• [Written task]:
Output every entry exactly, from the first line to the last.

::::

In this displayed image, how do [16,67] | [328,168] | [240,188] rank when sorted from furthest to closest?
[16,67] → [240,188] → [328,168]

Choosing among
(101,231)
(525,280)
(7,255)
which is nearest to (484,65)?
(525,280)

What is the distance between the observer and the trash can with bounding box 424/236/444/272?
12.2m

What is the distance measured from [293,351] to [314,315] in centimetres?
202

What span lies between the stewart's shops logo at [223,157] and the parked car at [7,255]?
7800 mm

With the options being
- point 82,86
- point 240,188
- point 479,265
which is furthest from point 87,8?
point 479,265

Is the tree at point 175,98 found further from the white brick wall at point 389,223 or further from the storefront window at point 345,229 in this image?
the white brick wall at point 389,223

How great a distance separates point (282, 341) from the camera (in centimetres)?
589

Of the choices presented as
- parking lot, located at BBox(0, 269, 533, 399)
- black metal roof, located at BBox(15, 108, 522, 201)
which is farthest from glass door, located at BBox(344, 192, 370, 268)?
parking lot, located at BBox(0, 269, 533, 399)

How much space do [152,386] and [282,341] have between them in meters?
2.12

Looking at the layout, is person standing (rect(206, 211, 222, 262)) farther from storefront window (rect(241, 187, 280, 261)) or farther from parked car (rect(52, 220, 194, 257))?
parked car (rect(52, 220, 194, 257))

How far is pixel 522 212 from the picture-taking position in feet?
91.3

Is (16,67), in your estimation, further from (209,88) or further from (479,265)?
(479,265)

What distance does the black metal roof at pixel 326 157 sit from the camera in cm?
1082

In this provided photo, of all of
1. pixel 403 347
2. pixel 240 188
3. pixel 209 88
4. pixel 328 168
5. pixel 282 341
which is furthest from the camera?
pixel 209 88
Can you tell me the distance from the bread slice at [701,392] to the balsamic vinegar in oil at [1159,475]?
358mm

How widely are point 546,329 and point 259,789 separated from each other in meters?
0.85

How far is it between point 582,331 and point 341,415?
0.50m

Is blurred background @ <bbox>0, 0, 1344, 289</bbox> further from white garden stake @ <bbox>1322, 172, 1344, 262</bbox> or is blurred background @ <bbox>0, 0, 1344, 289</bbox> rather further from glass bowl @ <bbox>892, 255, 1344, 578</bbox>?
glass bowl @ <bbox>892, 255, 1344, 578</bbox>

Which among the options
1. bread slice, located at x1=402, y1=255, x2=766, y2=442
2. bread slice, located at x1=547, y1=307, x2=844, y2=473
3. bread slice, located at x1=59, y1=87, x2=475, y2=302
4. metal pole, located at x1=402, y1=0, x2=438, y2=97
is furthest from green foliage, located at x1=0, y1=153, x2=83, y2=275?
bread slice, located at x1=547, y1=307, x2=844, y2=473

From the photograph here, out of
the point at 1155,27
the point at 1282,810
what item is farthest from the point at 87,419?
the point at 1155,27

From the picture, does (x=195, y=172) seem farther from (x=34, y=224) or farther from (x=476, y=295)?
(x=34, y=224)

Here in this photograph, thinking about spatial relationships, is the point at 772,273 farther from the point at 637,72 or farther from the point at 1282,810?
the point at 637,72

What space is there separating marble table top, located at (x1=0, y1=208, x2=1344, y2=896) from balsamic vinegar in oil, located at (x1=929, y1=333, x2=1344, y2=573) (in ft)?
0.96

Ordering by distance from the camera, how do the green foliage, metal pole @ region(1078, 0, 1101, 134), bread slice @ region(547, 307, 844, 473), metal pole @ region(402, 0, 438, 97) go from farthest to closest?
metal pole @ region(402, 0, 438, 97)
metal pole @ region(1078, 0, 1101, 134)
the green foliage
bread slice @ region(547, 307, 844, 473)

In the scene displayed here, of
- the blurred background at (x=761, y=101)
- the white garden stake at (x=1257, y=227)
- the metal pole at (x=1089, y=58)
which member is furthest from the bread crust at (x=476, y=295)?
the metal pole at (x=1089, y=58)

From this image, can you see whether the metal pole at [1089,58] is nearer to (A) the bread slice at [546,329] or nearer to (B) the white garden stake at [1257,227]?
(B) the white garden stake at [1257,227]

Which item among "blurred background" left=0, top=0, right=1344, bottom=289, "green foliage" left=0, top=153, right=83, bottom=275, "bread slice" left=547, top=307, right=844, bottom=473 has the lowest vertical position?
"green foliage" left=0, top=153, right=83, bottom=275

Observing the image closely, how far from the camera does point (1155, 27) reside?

::::

• [Expected output]:
In this displayed image, how do [16,67] | [328,168] | [240,188] rank when sorted from furthest to closest?
[16,67] → [240,188] → [328,168]

Choosing among
(101,231)
(525,280)
(7,255)
which is nearest to (484,65)?
(525,280)

What is the distance between the observer and the trash can with bounding box 424/236/444/272?
12.2m

What is the distance measured from [293,351] to [314,315] in centimetres?
202

What span lies between the stewart's shops logo at [223,157] and the parked car at [7,255]?
7800 mm

With the options being
- point 82,86
- point 240,188
- point 479,265
which is furthest from point 87,8?
point 479,265

Is the tree at point 175,98 found further from the white brick wall at point 389,223 or further from the storefront window at point 345,229 in this image?
the white brick wall at point 389,223

How great a distance separates point (282, 341) from the camera (in centimetres)?
589

Of the choices presented as
- parking lot, located at BBox(0, 269, 533, 399)
- black metal roof, located at BBox(15, 108, 522, 201)
which is farthest from glass door, located at BBox(344, 192, 370, 268)?
parking lot, located at BBox(0, 269, 533, 399)

How much space do [152,386] and [282,341] have between them in meters?
2.12

Looking at the layout, is person standing (rect(206, 211, 222, 262)) farther from storefront window (rect(241, 187, 280, 261)) or farther from parked car (rect(52, 220, 194, 257))?
parked car (rect(52, 220, 194, 257))

How far is pixel 522 212 from the picture-taking position in feet?
91.3

Is (16,67), in your estimation, further from (209,88) or further from (479,265)?
(479,265)

What distance does the black metal roof at pixel 326 157 sit from the camera in cm?
1082

In this provided photo, of all of
1. pixel 403 347
2. pixel 240 188
3. pixel 209 88
4. pixel 328 168
5. pixel 282 341
which is furthest from the camera?
pixel 209 88
Can you tell me the distance from the bread slice at [701,392] to the balsamic vinegar in oil at [1159,475]?
358mm

How widely are point 546,329 and point 259,789 separated from each other in meters?
0.85

How far is it between point 582,331 and point 341,415?
0.50m

Is blurred background @ <bbox>0, 0, 1344, 289</bbox> further from white garden stake @ <bbox>1322, 172, 1344, 262</bbox> or is blurred background @ <bbox>0, 0, 1344, 289</bbox> rather further from glass bowl @ <bbox>892, 255, 1344, 578</bbox>?
glass bowl @ <bbox>892, 255, 1344, 578</bbox>

Which among the options
1. bread slice, located at x1=402, y1=255, x2=766, y2=442
2. bread slice, located at x1=547, y1=307, x2=844, y2=473
3. bread slice, located at x1=59, y1=87, x2=475, y2=302
4. metal pole, located at x1=402, y1=0, x2=438, y2=97
is furthest from green foliage, located at x1=0, y1=153, x2=83, y2=275?
bread slice, located at x1=547, y1=307, x2=844, y2=473

From the photograph here, out of
the point at 1155,27
the point at 1282,810
what item is farthest from the point at 87,419?
the point at 1155,27

From the picture, does (x=195, y=172) seem farther from (x=34, y=224) or farther from (x=476, y=295)?
(x=34, y=224)

Here in this photograph, thinking about spatial relationships, is the point at 772,273 farther from the point at 637,72 or farther from the point at 1282,810?
the point at 637,72

What space is there separating marble table top, located at (x1=0, y1=208, x2=1344, y2=896) from balsamic vinegar in oil, located at (x1=929, y1=333, x2=1344, y2=573) (in ft)?
0.96

Ordering by distance from the camera, how do the green foliage, metal pole @ region(1078, 0, 1101, 134), bread slice @ region(547, 307, 844, 473), metal pole @ region(402, 0, 438, 97) go from farthest to closest?
metal pole @ region(402, 0, 438, 97)
metal pole @ region(1078, 0, 1101, 134)
the green foliage
bread slice @ region(547, 307, 844, 473)

In the scene displayed here, of
- the blurred background at (x=761, y=101)
- the white garden stake at (x=1257, y=227)
- the metal pole at (x=1089, y=58)
which member is furthest from the bread crust at (x=476, y=295)?
the metal pole at (x=1089, y=58)

From this image, can you see whether the metal pole at [1089,58] is nearer to (A) the bread slice at [546,329] or nearer to (B) the white garden stake at [1257,227]?
(B) the white garden stake at [1257,227]

Which item among "blurred background" left=0, top=0, right=1344, bottom=289, "green foliage" left=0, top=153, right=83, bottom=275, "bread slice" left=547, top=307, right=844, bottom=473 has the lowest vertical position?
"green foliage" left=0, top=153, right=83, bottom=275

Observing the image closely, how far from the camera does point (1155, 27) reside?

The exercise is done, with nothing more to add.